■ **Task to carry out**
Leave out the pictures, then return the records word for word.

------ Data

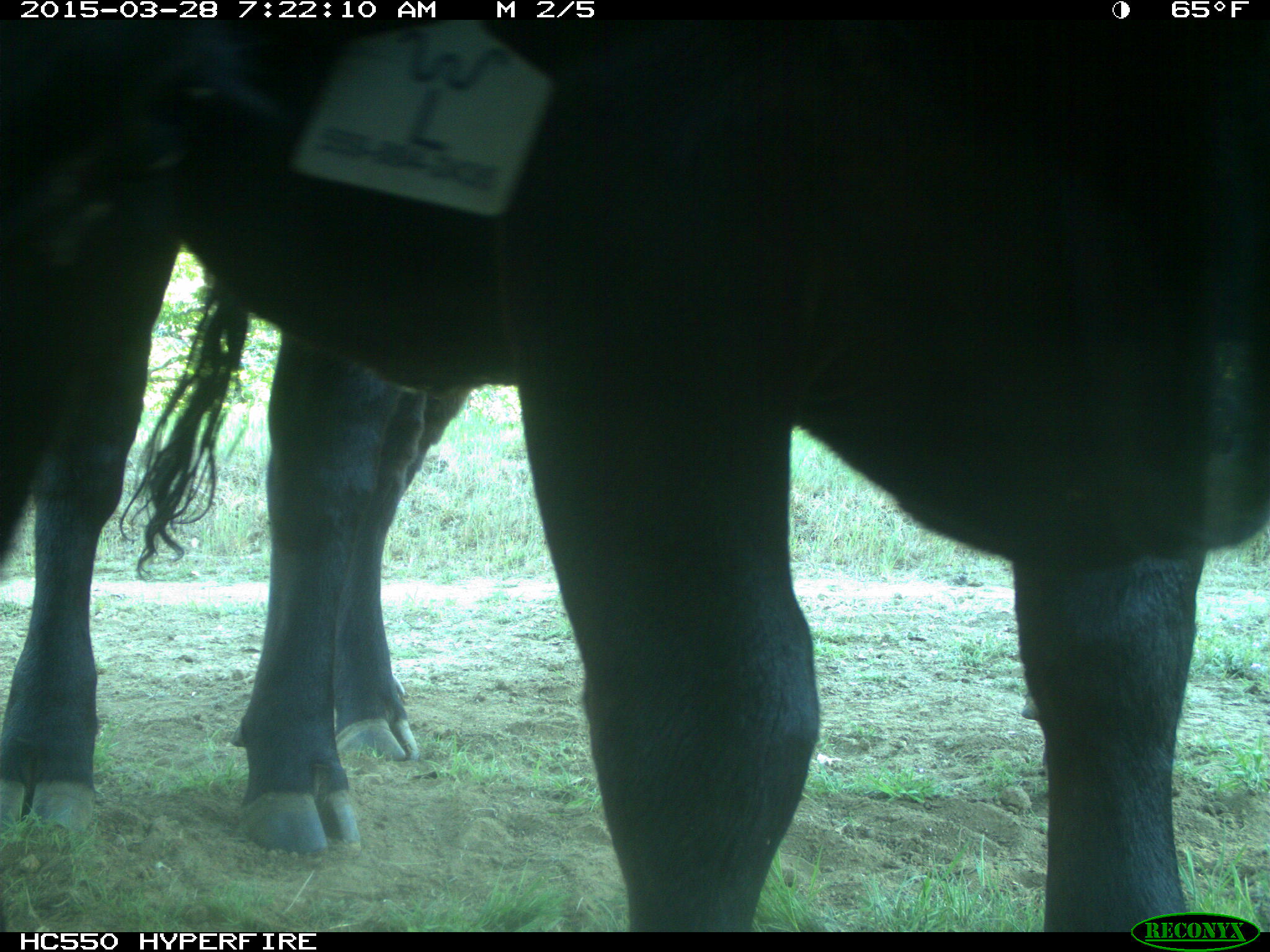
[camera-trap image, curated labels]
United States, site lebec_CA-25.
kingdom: Animalia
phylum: Chordata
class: Mammalia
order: Artiodactyla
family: Bovidae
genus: Bos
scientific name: Bos taurus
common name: domestic cow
Bos taurus (domestic cow).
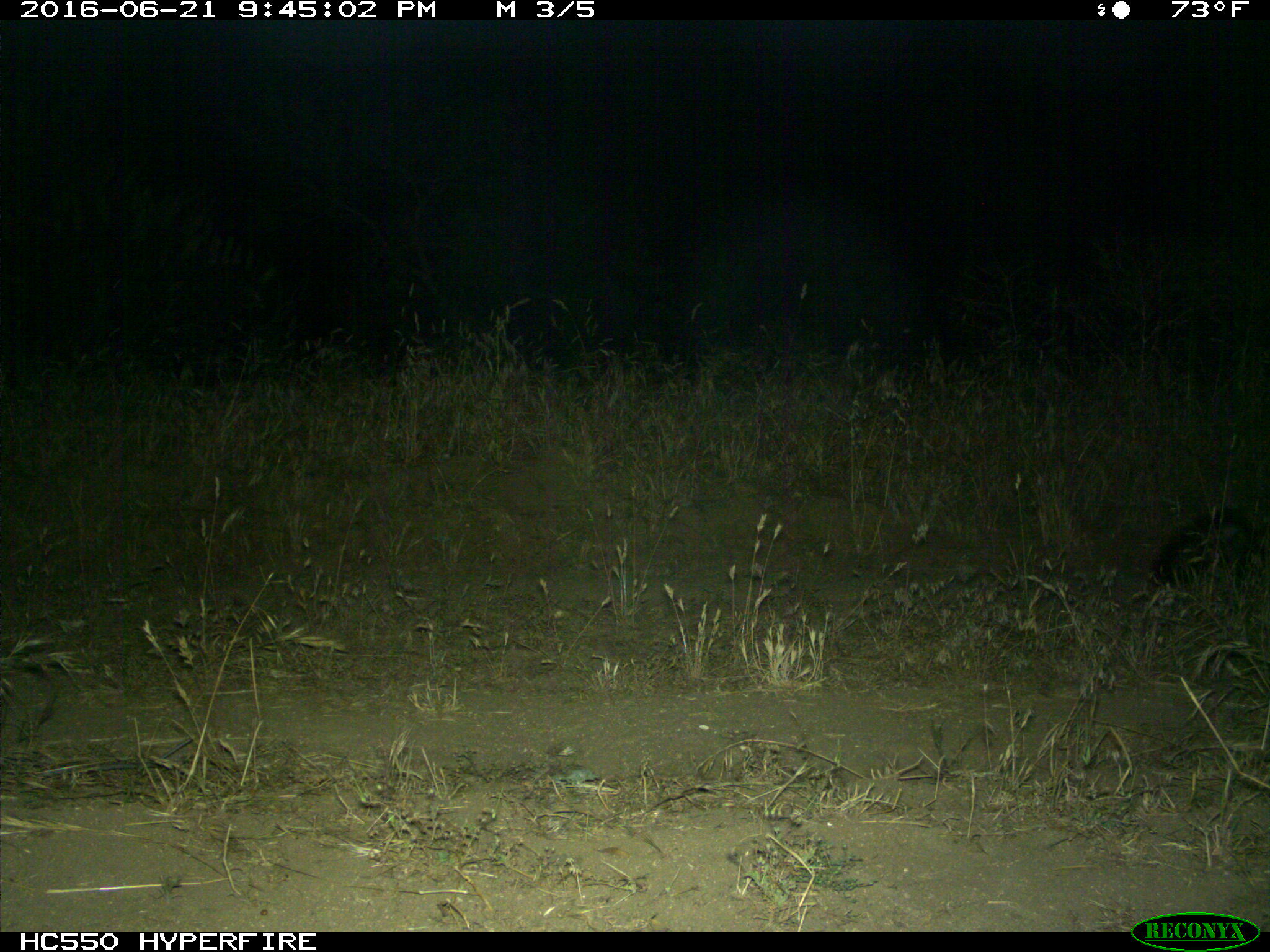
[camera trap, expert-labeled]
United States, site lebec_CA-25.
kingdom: Animalia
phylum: Chordata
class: Mammalia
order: Carnivora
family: Mephitidae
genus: Mephitis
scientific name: Mephitis mephitis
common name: striped skunk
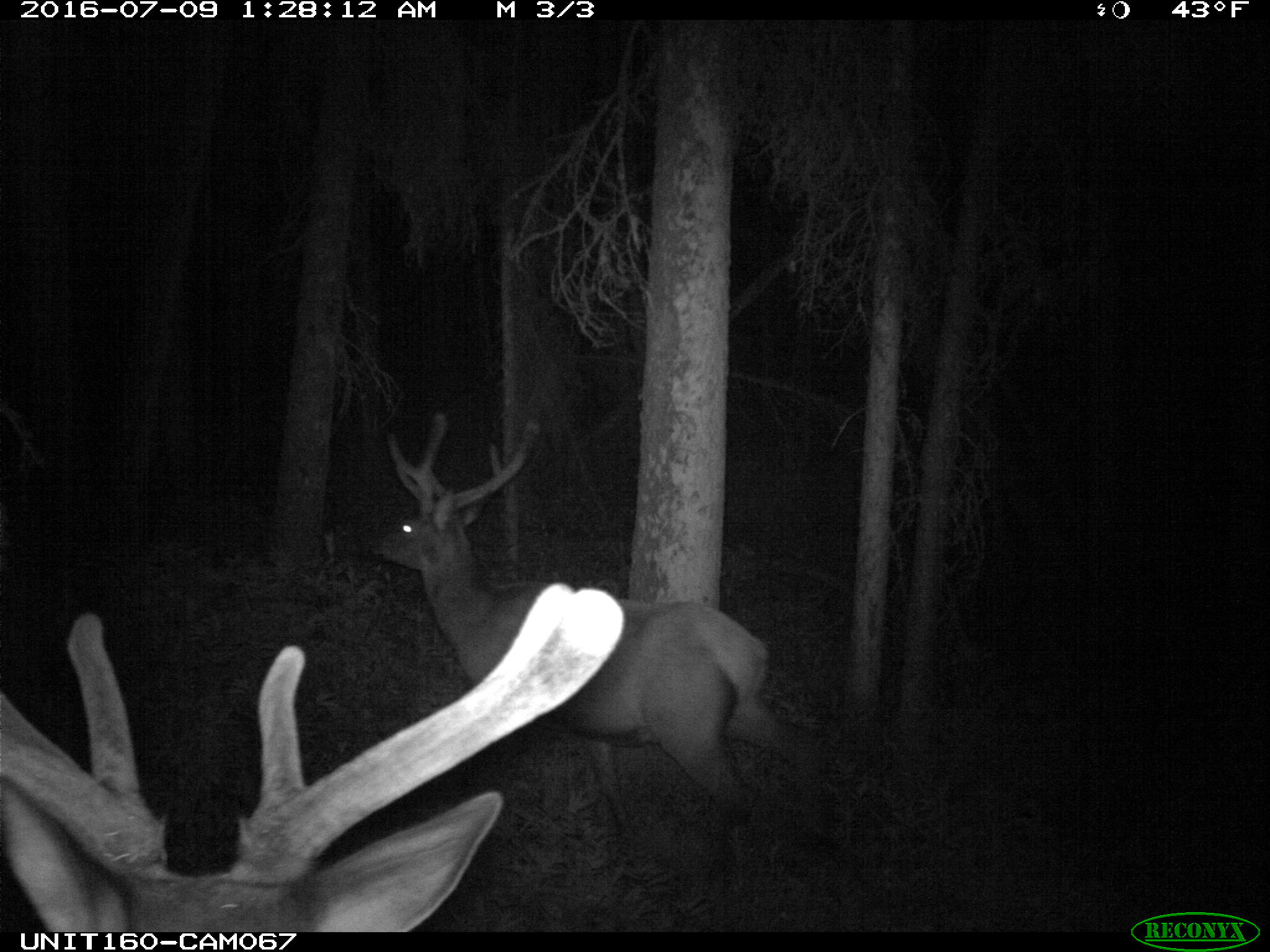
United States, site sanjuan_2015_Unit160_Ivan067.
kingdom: Animalia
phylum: Chordata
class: Mammalia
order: Artiodactyla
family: Cervidae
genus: Cervus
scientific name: Cervus elaphus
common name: red deer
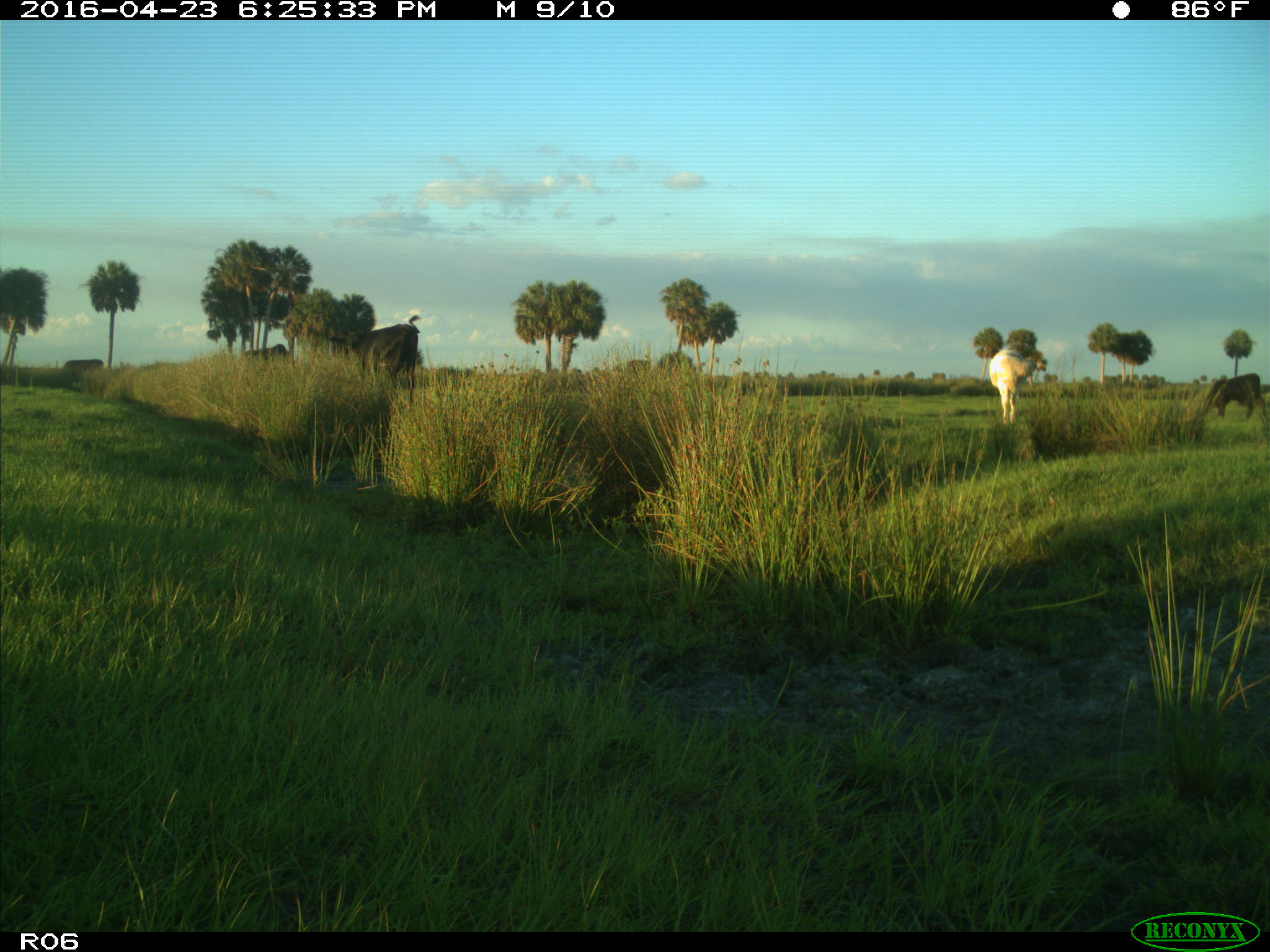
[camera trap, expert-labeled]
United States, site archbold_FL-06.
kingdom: Animalia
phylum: Chordata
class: Mammalia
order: Artiodactyla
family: Bovidae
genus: Bos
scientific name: Bos taurus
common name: domestic cow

------------

■ **Exercise result**
[camera-trap image, curated labels]
United States, site lebec_CA-25.
kingdom: Animalia
phylum: Chordata
class: Mammalia
order: Artiodactyla
family: Bovidae
genus: Bos
scientific name: Bos taurus
common name: domestic cow
Bos taurus (domestic cow).
[camera trap, expert-labeled]
United States, site lebec_CA-25.
kingdom: Animalia
phylum: Chordata
class: Mammalia
order: Carnivora
family: Mephitidae
genus: Mephitis
scientific name: Mephitis mephitis
common name: striped skunk
United States, site sanjuan_2015_Unit160_Ivan067.
kingdom: Animalia
phylum: Chordata
class: Mammalia
order: Artiodactyla
family: Cervidae
genus: Cervus
scientific name: Cervus elaphus
common name: red deer
[camera trap, expert-labeled]
United States, site archbold_FL-06.
kingdom: Animalia
phylum: Chordata
class: Mammalia
order: Artiodactyla
family: Bovidae
genus: Bos
scientific name: Bos taurus
common name: domestic cow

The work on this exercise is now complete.